The Flower World: Religion, Aesthetics, and Ideology in Mesoamerica and the American Southwest

Part of: Society for American Archaeology 84th Annual Meeting, Albuquerque, NM (2019)

This collection contains the abstracts of the papers presented in the session entitled "The Flower World: Religion, Aesthetics, and Ideology in Mesoamerica and the American Southwest," at the 84th annual meeting of the Society for American Archaeology.

One of the most important breakthroughs in the study of indigenous religions in the Americas over the past two decades is the identification of the Flower World, a solar and floral spiritual domain that is widely shared in diverse manifestations among prehispanic and contemporary native cultures in Mesoamerica and the American Southwest. The Flower World is not simply an ethereal otherworldly domain, but it is a lived experience activated, invoked, and materialized through ritual practices, expressed in verbal and visual metaphors, and embedded in the production and use of material objects.
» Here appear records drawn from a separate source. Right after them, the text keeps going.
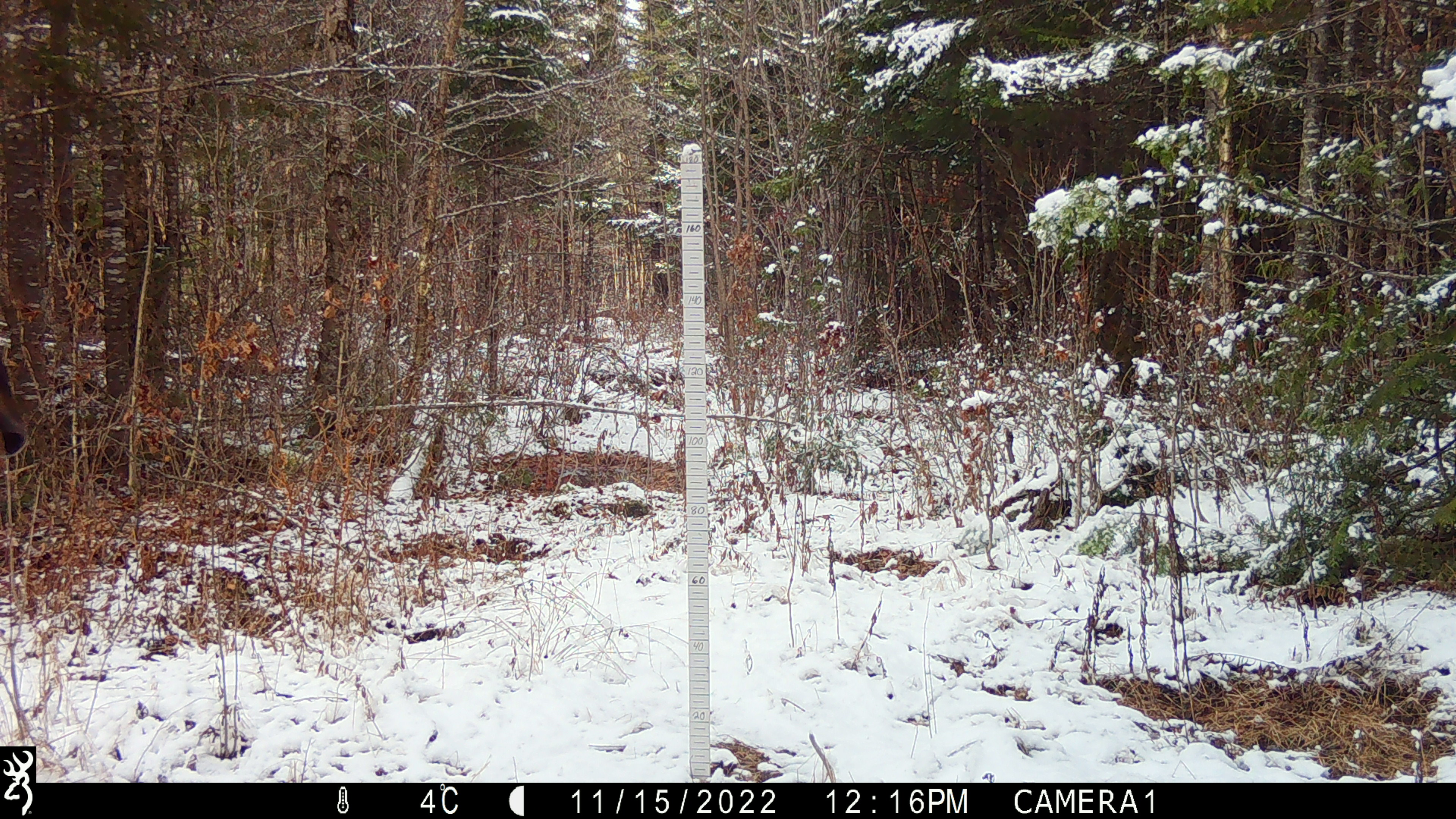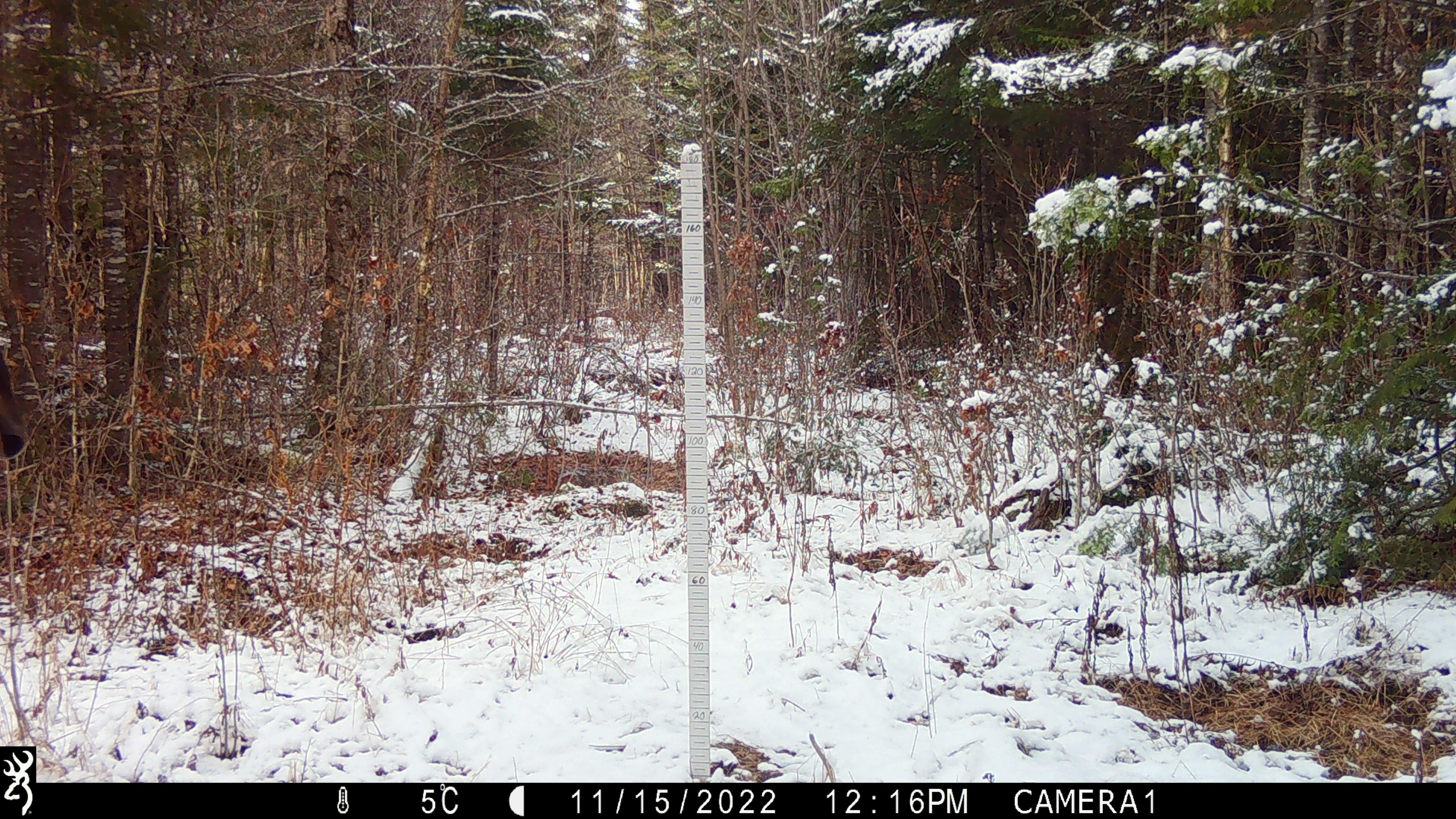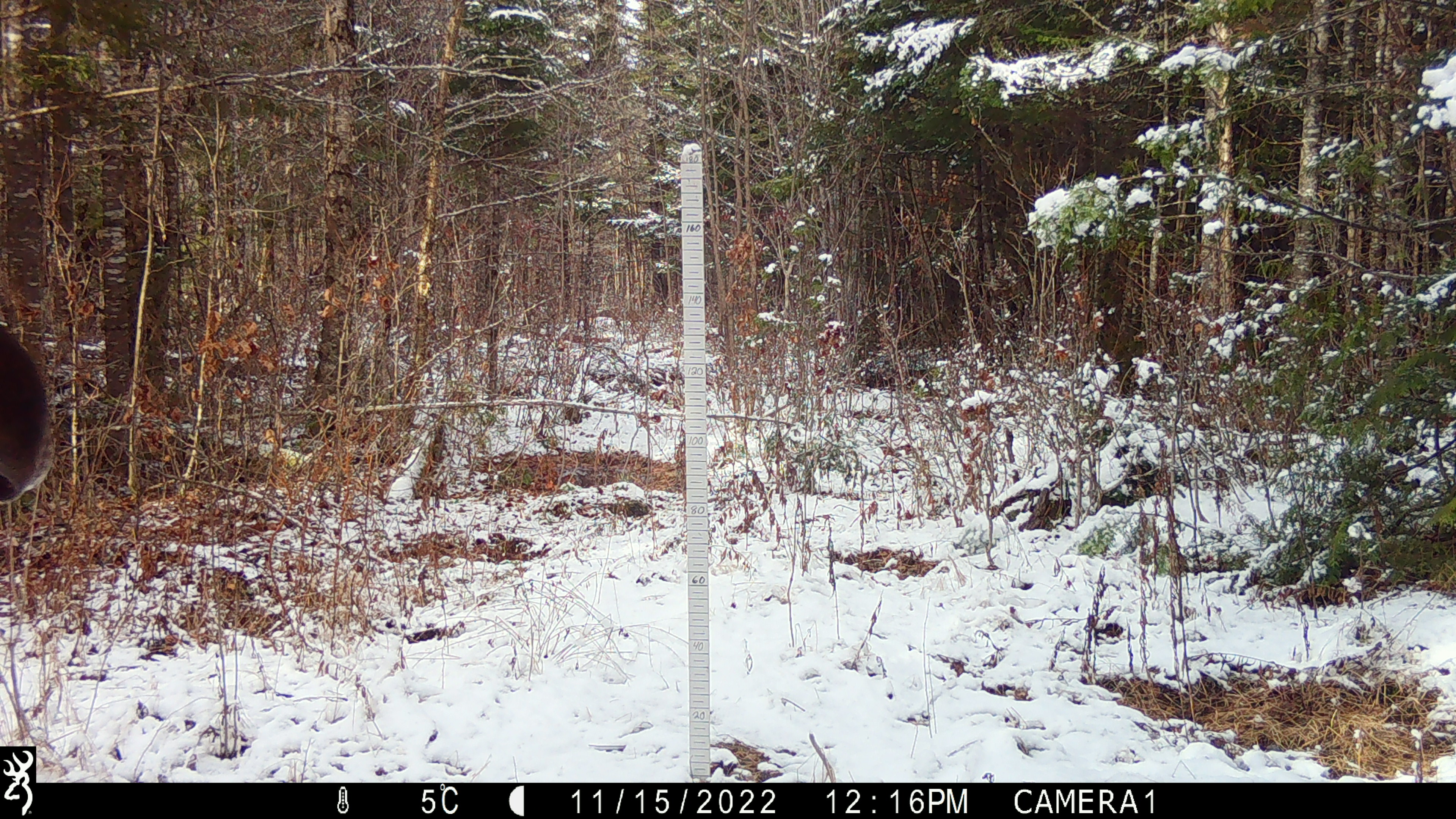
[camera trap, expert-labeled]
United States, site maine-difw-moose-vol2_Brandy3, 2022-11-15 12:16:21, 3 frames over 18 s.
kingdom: Animalia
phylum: Chordata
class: Mammalia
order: Artiodactyla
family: Cervidae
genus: Alces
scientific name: Alces alces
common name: moose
Scholarship by archaeologists, art historians, ethnologists, linguists, and material analysts have emphasized both the antiquity and geographical extent of similar beliefs among a multitude of ethnic and linguistic groups in the New World. While widespread and diverse in representation, this complex was not present among all cultures at all times in these regions. This symposium is the first to bring together scholars whose work directly engages the representation of Flower World in material culture, beliefs, and practices, and its various historical and contemporary manifestations so as to better understand its origin and nature, its dissemination and transformation, and its role in shaping ritual economies, political ideologies, and cross-cultural interactions.